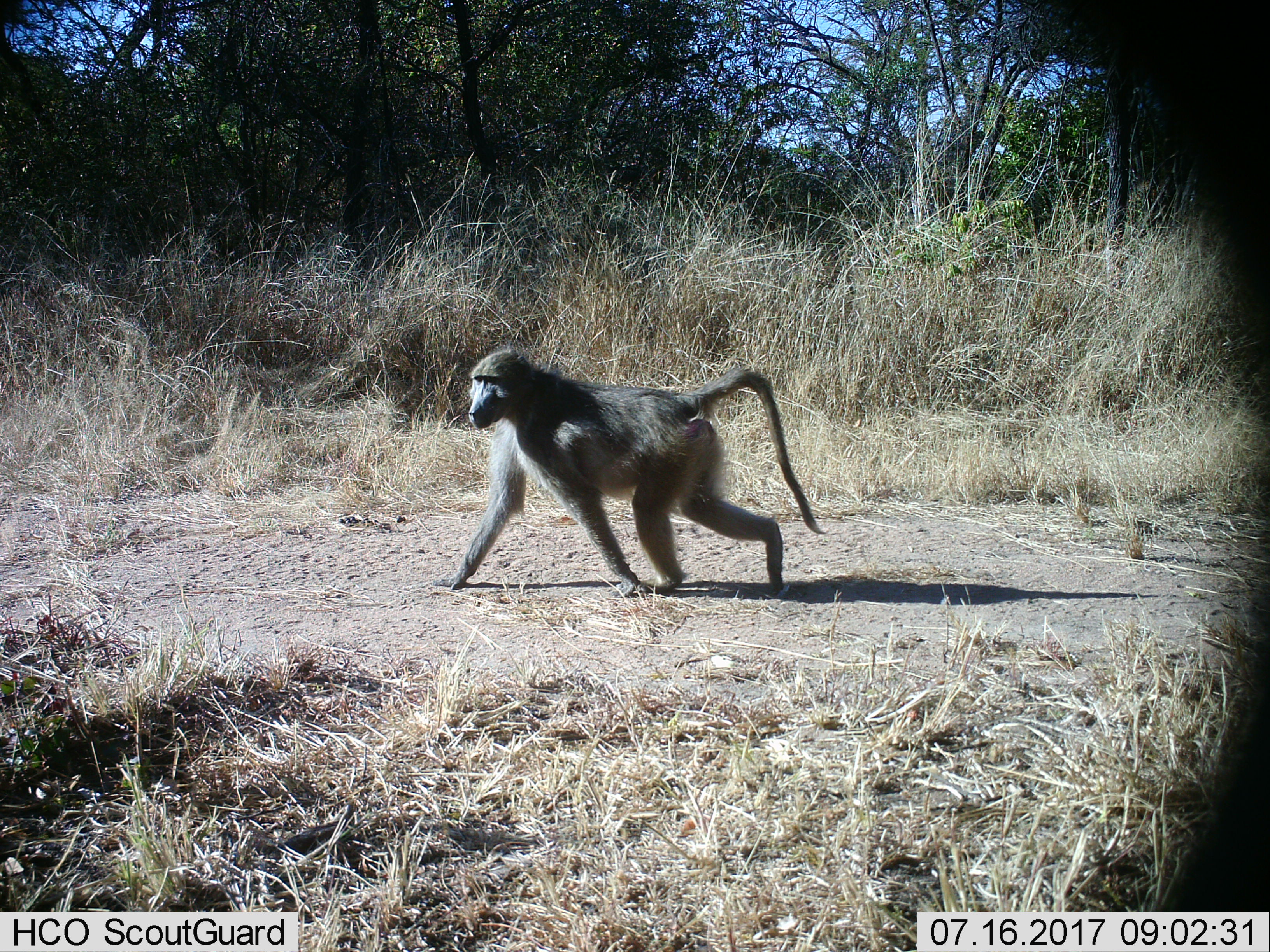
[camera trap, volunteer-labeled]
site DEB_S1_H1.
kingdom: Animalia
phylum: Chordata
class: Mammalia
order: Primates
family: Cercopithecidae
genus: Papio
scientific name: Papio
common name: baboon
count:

> _PROMPT_: When you retype the listing above, keep each line exactly as written and drop the pictures.

> _TASK RESPONSE_:
[camera trap, volunteer-labeled]
site DEB_S1_H1.
kingdom: Animalia
phylum: Chordata
class: Mammalia
order: Primates
family: Cercopithecidae
genus: Papio
scientific name: Papio
common name: baboon
count:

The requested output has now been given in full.